Exercise directions: Print the following material word for word, changing nothing.

◆ ◆ ◆

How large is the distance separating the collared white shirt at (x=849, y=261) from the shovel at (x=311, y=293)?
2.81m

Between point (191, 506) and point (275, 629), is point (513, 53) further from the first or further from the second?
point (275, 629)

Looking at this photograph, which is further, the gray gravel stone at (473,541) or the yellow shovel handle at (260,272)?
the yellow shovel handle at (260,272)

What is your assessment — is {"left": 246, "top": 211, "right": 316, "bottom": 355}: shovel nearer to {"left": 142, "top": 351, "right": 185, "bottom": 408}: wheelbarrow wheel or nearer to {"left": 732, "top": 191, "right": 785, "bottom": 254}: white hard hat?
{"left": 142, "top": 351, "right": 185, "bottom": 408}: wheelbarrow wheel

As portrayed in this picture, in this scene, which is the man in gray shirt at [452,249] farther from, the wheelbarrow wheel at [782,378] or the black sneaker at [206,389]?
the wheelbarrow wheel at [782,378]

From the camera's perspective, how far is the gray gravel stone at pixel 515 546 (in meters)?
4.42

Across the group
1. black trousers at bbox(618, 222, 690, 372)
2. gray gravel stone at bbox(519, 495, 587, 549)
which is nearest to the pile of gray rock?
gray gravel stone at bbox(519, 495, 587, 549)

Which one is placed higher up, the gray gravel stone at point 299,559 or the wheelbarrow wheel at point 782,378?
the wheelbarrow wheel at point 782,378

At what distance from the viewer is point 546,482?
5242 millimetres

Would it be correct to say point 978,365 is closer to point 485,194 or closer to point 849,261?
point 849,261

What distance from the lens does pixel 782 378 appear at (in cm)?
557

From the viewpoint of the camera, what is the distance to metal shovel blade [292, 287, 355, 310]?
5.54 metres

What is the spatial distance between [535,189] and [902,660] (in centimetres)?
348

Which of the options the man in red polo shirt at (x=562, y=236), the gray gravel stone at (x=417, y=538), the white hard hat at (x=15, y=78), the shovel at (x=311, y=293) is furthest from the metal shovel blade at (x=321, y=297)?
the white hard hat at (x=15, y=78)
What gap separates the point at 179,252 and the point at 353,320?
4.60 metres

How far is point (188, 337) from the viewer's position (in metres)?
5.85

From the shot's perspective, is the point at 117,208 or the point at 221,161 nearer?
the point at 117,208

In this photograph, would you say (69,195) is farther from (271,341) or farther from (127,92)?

◆ ◆ ◆

Correct answer:
How large is the distance separating the collared white shirt at (x=849, y=261) from the shovel at (x=311, y=293)?
2.81m

Between point (191, 506) and point (275, 629), is point (513, 53) further from the first or further from the second?
point (275, 629)

Looking at this photograph, which is further, the gray gravel stone at (473,541) or the yellow shovel handle at (260,272)?
the yellow shovel handle at (260,272)

What is your assessment — is {"left": 246, "top": 211, "right": 316, "bottom": 355}: shovel nearer to {"left": 142, "top": 351, "right": 185, "bottom": 408}: wheelbarrow wheel or nearer to {"left": 732, "top": 191, "right": 785, "bottom": 254}: white hard hat?
{"left": 142, "top": 351, "right": 185, "bottom": 408}: wheelbarrow wheel

As portrayed in this picture, in this scene, which is the man in gray shirt at [452,249] farther from, the wheelbarrow wheel at [782,378] or the black sneaker at [206,389]?
the wheelbarrow wheel at [782,378]

From the camera's perspective, how far is the gray gravel stone at pixel 515 546 (in meters)?
4.42

Across the group
1. black trousers at bbox(618, 222, 690, 372)
2. gray gravel stone at bbox(519, 495, 587, 549)
which is nearest to the pile of gray rock?
gray gravel stone at bbox(519, 495, 587, 549)

Which one is placed higher up, the gray gravel stone at point 299,559 or the wheelbarrow wheel at point 782,378?
the wheelbarrow wheel at point 782,378

At what distance from the viewer is point 546,482?
5242 millimetres

Would it be correct to say point 978,365 is closer to point 485,194 or closer to point 849,261?
point 849,261

What distance from the lens does pixel 782 378 appear at (in cm)?
557

From the viewpoint of the camera, what is the distance to metal shovel blade [292, 287, 355, 310]?
5.54 metres

What is the spatial distance between [535,189] and [902,660] (in centimetres)?
348

Which of the options the man in red polo shirt at (x=562, y=236), the gray gravel stone at (x=417, y=538), the white hard hat at (x=15, y=78), the shovel at (x=311, y=293) is furthest from the metal shovel blade at (x=321, y=297)?
the white hard hat at (x=15, y=78)
What gap separates the point at 179,252 and the point at 353,320?
4.60 metres

How far is point (188, 337) from the viewer's position (in metres)?
5.85

From the shot's perspective, is the point at 117,208 or the point at 221,161 nearer?
the point at 117,208

In this photograph, would you say (69,195) is farther from (271,341) or farther from (127,92)?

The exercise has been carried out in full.